(Records from a data source)
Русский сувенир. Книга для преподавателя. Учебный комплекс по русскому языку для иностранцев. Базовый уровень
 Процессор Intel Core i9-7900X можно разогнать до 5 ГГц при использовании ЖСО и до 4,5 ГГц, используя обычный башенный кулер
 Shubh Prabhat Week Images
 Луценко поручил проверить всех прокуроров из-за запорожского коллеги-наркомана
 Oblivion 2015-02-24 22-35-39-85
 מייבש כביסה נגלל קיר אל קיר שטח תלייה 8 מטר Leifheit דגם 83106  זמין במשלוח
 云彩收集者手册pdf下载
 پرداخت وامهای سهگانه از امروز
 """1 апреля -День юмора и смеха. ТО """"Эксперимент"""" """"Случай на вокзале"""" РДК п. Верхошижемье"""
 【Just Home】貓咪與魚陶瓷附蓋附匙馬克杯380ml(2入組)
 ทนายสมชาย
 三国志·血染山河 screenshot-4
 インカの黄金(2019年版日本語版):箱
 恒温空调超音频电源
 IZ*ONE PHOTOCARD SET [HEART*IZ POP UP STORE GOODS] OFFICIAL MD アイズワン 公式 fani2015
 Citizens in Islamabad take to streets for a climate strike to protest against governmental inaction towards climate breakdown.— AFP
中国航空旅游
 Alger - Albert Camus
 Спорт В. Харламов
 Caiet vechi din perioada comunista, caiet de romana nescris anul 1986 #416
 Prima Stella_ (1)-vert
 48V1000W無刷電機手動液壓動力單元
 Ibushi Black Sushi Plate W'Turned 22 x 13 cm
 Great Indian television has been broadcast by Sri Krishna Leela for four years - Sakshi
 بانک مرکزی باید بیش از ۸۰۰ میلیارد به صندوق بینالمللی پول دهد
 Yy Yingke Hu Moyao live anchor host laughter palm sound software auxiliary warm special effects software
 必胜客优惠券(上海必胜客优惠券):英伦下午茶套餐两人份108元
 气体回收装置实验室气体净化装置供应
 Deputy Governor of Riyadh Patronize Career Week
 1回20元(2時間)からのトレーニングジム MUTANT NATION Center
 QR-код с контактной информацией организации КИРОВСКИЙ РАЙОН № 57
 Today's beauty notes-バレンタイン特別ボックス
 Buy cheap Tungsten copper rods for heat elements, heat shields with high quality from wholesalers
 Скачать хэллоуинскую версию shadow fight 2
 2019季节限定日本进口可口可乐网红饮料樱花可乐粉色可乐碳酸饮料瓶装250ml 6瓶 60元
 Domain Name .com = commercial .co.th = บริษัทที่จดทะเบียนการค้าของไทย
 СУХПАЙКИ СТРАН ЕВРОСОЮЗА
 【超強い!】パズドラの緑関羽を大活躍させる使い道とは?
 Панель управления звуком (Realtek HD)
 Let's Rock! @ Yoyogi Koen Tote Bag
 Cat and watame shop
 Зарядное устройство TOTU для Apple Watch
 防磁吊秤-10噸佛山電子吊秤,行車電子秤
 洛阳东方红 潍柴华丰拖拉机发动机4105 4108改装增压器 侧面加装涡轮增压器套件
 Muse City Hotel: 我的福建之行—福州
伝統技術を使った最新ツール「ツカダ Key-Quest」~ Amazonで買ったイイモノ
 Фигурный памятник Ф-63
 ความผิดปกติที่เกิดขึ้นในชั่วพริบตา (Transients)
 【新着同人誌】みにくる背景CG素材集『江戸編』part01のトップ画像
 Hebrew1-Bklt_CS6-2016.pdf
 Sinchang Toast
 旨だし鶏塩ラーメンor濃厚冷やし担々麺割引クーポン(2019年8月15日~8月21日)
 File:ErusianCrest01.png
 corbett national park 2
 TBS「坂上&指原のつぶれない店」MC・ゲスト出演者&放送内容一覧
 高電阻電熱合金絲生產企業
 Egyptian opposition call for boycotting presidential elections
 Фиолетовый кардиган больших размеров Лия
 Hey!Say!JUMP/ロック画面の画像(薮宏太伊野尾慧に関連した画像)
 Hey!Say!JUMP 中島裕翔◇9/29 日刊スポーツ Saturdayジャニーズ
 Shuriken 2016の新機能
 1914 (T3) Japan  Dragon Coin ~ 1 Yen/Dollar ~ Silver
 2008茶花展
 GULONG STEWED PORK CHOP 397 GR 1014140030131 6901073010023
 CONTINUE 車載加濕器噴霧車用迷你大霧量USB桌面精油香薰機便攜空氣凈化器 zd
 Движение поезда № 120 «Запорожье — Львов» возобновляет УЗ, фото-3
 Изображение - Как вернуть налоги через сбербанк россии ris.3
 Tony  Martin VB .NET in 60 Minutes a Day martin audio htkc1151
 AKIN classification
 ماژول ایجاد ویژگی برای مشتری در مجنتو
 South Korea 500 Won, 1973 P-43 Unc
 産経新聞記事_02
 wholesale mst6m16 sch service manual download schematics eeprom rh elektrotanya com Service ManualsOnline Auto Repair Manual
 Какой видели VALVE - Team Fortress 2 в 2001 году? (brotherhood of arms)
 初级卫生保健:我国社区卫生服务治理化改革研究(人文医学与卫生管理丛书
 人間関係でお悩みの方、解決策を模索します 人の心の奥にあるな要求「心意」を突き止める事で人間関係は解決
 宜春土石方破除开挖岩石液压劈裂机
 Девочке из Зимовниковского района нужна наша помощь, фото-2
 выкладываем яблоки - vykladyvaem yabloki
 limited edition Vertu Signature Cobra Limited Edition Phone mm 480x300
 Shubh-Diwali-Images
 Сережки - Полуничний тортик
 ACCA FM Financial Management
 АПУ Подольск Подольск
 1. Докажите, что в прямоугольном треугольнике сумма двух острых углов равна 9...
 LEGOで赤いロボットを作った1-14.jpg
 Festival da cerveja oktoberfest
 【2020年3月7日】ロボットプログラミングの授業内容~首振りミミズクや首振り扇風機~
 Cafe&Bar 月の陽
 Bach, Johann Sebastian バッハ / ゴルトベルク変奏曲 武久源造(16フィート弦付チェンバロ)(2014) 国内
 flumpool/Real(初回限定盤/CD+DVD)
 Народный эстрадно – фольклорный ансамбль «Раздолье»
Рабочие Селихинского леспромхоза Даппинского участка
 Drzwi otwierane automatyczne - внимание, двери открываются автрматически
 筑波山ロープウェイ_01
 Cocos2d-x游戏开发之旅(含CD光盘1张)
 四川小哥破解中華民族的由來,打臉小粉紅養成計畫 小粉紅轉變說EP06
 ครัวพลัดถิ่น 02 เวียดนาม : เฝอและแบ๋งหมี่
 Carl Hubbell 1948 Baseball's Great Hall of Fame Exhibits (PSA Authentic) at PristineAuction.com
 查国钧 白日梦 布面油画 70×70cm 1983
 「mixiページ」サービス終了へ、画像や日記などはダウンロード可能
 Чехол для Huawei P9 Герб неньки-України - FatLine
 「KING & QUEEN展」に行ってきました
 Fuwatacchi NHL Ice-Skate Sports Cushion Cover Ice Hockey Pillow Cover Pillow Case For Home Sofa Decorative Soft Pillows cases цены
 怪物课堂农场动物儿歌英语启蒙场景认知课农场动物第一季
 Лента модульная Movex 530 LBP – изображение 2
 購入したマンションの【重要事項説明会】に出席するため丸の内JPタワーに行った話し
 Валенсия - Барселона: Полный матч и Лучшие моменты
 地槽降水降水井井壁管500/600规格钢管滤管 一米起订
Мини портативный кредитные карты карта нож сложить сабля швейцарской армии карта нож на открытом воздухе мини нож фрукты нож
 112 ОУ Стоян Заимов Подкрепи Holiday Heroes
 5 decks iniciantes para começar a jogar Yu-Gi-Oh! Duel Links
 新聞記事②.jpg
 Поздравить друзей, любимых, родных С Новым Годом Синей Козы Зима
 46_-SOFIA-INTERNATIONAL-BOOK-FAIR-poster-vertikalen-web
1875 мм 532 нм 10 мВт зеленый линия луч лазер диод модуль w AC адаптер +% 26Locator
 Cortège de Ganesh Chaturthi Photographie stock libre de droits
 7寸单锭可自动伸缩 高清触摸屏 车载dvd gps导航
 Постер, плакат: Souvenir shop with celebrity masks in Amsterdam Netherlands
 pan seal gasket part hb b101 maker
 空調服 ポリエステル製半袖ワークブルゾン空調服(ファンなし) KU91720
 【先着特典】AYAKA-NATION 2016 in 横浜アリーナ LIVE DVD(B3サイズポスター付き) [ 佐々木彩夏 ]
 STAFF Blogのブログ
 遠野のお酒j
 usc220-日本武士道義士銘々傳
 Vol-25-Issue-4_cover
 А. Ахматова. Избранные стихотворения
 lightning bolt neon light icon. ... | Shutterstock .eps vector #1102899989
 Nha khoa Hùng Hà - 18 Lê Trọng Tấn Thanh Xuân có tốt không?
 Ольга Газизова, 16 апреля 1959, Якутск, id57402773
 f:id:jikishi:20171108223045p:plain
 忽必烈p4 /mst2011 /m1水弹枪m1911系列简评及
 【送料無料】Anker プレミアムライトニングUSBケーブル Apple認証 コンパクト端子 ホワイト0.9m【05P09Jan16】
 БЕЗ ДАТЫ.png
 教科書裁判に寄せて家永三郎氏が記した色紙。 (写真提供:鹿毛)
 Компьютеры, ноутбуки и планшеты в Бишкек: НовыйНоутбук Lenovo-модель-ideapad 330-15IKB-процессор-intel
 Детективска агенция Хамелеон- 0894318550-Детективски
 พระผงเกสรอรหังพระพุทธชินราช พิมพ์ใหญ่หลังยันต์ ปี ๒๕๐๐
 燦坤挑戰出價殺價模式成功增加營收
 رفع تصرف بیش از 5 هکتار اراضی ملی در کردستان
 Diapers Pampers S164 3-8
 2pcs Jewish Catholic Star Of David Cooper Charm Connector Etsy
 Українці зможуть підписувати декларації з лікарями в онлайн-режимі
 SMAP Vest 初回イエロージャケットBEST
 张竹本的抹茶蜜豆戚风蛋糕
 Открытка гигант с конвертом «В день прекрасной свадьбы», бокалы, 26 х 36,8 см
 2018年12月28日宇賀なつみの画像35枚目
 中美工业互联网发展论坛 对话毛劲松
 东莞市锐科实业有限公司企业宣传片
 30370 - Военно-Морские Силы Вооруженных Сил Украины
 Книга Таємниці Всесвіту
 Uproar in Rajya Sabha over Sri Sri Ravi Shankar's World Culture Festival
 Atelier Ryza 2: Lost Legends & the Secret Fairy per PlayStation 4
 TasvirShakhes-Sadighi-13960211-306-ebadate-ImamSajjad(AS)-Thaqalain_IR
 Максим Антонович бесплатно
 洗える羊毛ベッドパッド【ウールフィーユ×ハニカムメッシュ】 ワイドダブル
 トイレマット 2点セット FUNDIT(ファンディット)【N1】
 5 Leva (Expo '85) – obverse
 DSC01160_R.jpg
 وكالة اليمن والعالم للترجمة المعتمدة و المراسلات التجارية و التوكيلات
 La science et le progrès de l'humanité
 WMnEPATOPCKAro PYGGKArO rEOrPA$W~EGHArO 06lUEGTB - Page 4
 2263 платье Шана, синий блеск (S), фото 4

_Task objective_
Take every line from the records that holds "фото" and copy it down.

_Problem solution_
 Движение поезда № 120 «Запорожье — Львов» возобновляет УЗ, фото-3
 Девочке из Зимовниковского района нужна наша помощь, фото-2
 2263 платье Шана, синий блеск (S), фото 4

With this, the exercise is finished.